18:53 MiroslavAnashkin There are `ceph-deploy osd prepare ${devices}` and `ceph-deploy osd activate ${devices}`
18:55 hyperbaba MiroslavAnashkin: are you doing ceph-deploy disk zap in the recepie? It is needed for redeployment scenarios, so xfs can be created again over the old ove
18:56 Kupo24z MiroslavAnashkin: im doing a Ubuntu fuel 5 HA install and one controller says ready and the other two are hung at about 50%, anything i can check? No errors reported in the logs tab
18:56 Kupo24z & the last log entry was 30 mins ago
18:57 MiroslavAnashkin Kupo24z: Depends on the roles set, assigned to the controllers. Timeout is 2 hours
19:00 MiroslavAnashkin Kupo24z: You may ssh to the stalled controllers and check the network connections by Admin, management and storage networks.
19:01 MiroslavAnashkin hyperbaba: Please run the following command first, to check if your OSD works
19:01 MiroslavAnashkin `ceph-deploy osd activate node-22:sdc`
19:02 MiroslavAnashkin If does not help - please run the following sequence. You may have to give Ceph some time to re-balance cluster between the steps.
19:02 MiroslavAnashkin `ceph-deploy disk zap node-22:sdc`
19:02 MiroslavAnashkin `ceph-deploy --overwrite-conf osd prepare node-22:sdc`
19:02 MiroslavAnashkin `ceph-deploy osd activate node-22:sdc`
19:03 hyperbaba done those commands exactly. not working
19:03 hyperbaba after last command ceph osd tree showing that osd is down
19:03 hyperbaba after "down interval" of 3000 seconds is marked autoout and down
19:04 IlyaE joined #fuel
19:04 hyperbaba when doing ceph-deploy osd activate you can't reffer to disk. Instead you must reffer to created partition
19:05 hyperbaba or you will get something like this from ceph-deploy : ameError: global name 'ret' is not defined
19:07 xarses hyperbaba: can you paste your /root/ceph.log?
19:09 tatyana joined #fuel
19:12 hyperbaba Internal server error on paste.openstack.org :(
19:13 Kupo24z i use http://pastebin.mozilla.org/ seems to be up all the time
19:14 hyperbaba http://tny.cz/ff0003ee . Password is 123
19:14 hyperbaba xarses http://tny.cz/ff0003ee . Password is 123
19:16 xarses hyperbaba: one thing to note is that you zaped sdc
19:16 xarses but sdc was part of the boot md
19:17 xarses so there might be issues there
19:17 * xarses keeps reviewing the log
19:17 hyperbaba xarses: ? This disk was brand new.
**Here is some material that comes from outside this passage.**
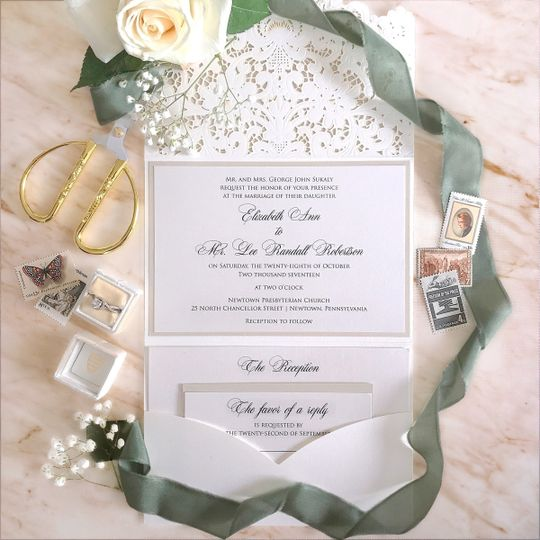 Wedding invitation decorated with baby's breath flowers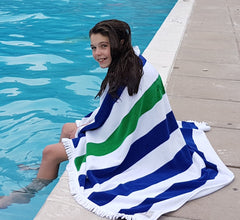 girl at the pool, striped beach towel over her shoulders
Taken from the packaging. There where no md
19:18 xarses hmm it was replaced after fuel deployed?
19:19 hyperbaba no
19:19 hyperbaba it was not provisioned in the first run
19:19 xarses fuel will create a boot md accross all of the disks, even if no disk role was specified for it
19:20 xarses if the disk was present when fuel deployed the node, it should be part of the boot md
19:21 hyperbaba but disk was marked for ceph in the configure panel for the node
19:21 xarses thats fine, it only uses like 100mb for it.
19:22 xarses it annoys me too, but it prevents a much worse issue if the system can't make up it's mind about which device to boot
19:23 xarses is this the /root/ceph.log from multiple nodes, or just the one in question?
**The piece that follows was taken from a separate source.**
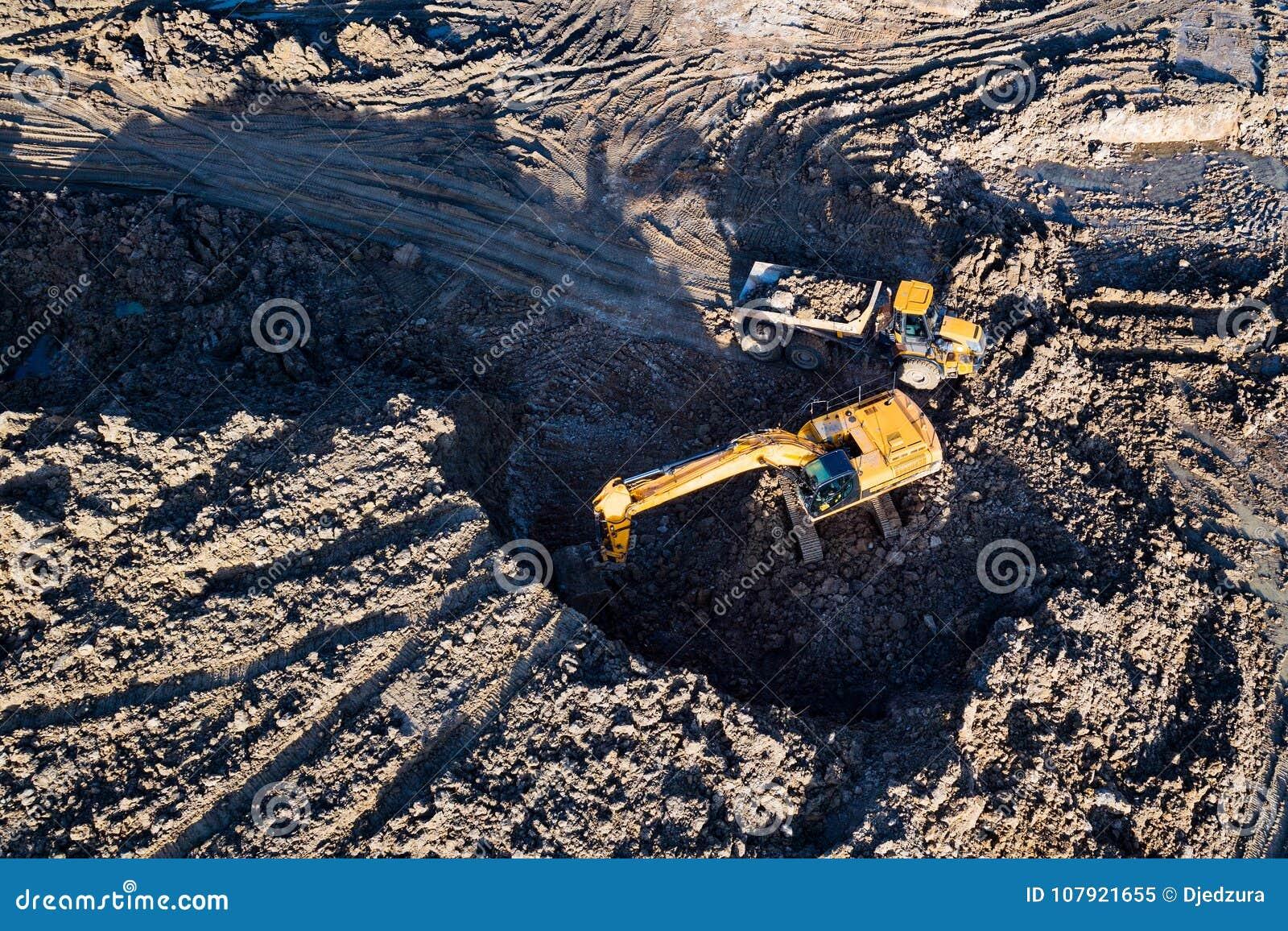 Flyg- surrsikt av grävskopan som laddar person som ger drickslastbilen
19:23 hyperbaba The one in question
19:27 xarses ok so these two commands failed, looks like from your run. There is no useful log data in ceph.log for them
19:27 xarses 'ceph-disk-prepare', '--fs-type', 'xfs', '--cluster', 'ceph', '--', '/dev/sdc'
19:27 xarses exited 1
19:27 xarses '/sbin/sgdisk', '--new=2:0:2048M', '--change-name=2:ceph journal', '--partition-guid=2:1deacbc5-5d6e-4855-8483-ee4c374d2f29', '--typecode=2:45b0969e-9b03-4f30-b4c6-b4b80ceff106', '--mbrtogpt', '--', '/dev/sdc'
19:27 xarses exited 4
19:28 xarses further down Error: Partition(s) 2 on /dev/sdc have been written, but we have been unable to inform the kernel of the change, probably because it/they are in use.  As a result, the old partition(s) will remain in use.  You should reboot now before making further changes.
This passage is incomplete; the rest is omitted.